## What is needed
List each line of the data that holds the string "Tanzania", please.

## Input for this task
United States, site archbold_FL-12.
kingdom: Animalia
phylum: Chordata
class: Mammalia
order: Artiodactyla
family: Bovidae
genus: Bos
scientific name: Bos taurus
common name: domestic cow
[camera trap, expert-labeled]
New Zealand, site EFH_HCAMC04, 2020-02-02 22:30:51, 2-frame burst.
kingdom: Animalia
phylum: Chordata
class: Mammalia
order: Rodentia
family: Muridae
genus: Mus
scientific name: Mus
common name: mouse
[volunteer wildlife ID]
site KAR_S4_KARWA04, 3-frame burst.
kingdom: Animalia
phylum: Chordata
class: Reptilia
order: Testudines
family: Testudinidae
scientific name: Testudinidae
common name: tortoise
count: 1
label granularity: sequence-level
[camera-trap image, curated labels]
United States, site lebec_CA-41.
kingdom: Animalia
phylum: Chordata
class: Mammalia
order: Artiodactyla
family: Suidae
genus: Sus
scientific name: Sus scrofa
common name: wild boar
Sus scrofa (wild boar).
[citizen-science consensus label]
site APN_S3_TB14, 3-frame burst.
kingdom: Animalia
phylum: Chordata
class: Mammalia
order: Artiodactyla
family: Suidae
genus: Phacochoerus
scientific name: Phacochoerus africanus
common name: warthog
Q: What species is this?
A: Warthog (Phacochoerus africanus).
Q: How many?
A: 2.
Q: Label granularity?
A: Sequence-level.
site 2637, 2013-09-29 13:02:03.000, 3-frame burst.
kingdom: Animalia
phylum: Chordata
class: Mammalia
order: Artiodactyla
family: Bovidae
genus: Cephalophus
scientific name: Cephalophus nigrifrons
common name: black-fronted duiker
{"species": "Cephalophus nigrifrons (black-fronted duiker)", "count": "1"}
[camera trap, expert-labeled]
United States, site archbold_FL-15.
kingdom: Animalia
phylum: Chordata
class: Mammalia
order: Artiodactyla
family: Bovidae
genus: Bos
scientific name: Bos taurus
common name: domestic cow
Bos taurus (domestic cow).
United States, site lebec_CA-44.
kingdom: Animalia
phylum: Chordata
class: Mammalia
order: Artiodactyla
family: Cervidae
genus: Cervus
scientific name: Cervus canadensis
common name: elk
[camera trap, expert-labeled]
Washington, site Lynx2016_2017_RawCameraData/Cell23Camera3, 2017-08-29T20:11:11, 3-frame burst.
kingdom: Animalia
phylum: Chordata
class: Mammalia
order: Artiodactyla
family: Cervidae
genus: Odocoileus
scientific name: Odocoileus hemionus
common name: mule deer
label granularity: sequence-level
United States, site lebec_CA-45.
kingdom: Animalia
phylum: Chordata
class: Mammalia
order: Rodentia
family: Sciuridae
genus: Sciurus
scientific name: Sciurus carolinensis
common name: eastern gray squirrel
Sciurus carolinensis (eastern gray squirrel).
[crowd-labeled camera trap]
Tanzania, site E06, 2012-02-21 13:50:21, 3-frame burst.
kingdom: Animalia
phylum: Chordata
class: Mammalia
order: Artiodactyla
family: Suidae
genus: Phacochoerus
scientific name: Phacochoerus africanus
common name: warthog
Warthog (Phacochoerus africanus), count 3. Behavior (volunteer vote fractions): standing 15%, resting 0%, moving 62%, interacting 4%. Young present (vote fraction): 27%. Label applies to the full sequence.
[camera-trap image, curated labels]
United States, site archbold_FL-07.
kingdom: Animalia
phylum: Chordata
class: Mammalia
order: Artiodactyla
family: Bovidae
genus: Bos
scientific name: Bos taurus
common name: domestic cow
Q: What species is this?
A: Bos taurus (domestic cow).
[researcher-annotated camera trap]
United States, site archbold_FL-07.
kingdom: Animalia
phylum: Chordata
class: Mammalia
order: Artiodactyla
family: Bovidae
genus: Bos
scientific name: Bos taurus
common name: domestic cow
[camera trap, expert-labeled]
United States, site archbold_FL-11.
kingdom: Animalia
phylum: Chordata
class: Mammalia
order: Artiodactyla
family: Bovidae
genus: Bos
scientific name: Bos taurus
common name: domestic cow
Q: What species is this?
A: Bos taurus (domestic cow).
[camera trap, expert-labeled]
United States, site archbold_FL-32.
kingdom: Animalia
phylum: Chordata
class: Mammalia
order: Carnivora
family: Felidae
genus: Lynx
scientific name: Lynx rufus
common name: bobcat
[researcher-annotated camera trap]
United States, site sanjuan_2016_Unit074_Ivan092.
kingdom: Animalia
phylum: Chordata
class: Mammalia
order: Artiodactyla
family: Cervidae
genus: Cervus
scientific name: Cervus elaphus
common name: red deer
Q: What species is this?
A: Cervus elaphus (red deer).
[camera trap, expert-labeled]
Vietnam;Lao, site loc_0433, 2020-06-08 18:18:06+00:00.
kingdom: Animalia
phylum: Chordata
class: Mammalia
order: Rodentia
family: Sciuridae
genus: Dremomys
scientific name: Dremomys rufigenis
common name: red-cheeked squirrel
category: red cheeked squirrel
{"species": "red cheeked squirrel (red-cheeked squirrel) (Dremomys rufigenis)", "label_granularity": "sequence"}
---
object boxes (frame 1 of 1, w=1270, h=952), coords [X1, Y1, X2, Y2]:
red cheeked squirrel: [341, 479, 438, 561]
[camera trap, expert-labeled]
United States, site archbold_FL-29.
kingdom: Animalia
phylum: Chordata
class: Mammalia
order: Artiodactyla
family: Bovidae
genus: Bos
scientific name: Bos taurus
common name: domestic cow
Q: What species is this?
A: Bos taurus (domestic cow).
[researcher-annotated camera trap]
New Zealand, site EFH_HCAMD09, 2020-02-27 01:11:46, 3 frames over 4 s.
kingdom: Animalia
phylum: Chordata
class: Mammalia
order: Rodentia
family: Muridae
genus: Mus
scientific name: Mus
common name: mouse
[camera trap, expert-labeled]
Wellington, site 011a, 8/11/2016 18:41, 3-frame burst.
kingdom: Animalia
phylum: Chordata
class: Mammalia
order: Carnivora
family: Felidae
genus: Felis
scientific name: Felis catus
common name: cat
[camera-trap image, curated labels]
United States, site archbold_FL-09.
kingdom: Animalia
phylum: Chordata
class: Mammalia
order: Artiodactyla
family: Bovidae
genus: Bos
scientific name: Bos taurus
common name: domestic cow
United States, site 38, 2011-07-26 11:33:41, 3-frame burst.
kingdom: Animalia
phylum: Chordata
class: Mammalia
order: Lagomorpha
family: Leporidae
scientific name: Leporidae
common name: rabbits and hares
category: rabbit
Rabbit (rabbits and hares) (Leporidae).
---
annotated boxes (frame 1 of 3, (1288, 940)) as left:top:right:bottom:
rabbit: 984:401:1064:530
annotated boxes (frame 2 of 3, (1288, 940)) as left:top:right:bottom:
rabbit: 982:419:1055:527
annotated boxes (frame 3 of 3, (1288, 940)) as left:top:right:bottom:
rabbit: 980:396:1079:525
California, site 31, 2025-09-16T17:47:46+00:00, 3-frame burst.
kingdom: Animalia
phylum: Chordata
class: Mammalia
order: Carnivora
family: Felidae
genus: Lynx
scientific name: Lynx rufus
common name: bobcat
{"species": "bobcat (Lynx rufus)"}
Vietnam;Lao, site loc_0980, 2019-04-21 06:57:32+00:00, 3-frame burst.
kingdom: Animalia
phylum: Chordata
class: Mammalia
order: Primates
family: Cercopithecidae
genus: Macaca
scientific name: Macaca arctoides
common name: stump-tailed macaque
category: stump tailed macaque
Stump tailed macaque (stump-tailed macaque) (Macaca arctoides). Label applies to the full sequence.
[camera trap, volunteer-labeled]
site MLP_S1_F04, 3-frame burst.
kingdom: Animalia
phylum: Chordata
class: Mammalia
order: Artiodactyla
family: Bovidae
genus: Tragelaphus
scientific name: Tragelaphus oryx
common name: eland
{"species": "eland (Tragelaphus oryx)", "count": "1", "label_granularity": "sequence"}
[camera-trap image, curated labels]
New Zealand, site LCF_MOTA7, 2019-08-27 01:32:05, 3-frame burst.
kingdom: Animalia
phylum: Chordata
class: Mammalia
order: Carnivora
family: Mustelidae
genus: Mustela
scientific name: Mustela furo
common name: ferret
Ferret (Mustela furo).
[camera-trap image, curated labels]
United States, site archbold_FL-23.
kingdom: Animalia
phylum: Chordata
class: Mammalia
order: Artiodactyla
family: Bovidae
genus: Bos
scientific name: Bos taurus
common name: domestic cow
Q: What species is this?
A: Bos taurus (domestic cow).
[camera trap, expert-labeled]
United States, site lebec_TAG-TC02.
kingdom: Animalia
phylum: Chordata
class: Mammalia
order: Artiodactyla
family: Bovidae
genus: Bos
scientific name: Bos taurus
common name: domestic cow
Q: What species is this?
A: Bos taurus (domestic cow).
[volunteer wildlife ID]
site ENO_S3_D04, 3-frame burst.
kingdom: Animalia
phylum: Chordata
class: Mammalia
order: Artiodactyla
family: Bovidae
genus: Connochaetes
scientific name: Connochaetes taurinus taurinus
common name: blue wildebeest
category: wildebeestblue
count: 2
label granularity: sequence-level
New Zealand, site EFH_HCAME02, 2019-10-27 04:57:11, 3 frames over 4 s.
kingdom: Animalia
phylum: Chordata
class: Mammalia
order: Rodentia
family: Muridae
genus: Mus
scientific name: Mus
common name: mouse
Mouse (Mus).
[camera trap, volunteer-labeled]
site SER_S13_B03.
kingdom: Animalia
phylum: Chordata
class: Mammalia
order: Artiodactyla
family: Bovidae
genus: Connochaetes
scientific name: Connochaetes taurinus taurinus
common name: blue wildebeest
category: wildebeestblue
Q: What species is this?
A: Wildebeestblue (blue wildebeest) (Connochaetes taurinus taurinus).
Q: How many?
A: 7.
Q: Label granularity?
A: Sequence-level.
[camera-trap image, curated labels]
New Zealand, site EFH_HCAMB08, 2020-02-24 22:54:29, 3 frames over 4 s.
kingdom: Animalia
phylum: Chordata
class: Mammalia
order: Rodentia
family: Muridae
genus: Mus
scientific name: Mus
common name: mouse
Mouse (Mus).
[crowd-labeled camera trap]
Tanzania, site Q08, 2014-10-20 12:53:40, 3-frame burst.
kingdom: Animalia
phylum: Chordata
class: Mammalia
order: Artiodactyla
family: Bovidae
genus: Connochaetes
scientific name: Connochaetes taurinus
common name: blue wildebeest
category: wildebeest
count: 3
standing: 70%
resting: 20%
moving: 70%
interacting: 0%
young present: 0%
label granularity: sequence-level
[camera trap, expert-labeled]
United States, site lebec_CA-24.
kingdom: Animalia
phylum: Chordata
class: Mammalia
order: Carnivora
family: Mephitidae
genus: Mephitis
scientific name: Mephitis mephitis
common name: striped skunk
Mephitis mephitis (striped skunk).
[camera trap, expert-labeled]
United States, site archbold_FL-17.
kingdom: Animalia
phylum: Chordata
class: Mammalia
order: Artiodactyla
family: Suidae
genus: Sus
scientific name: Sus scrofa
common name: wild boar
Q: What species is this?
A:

## Solved problem
Tanzania, site E06, 2012-02-21 13:50:21, 3-frame burst.
Tanzania, site Q08, 2014-10-20 12:53:40, 3-frame burst.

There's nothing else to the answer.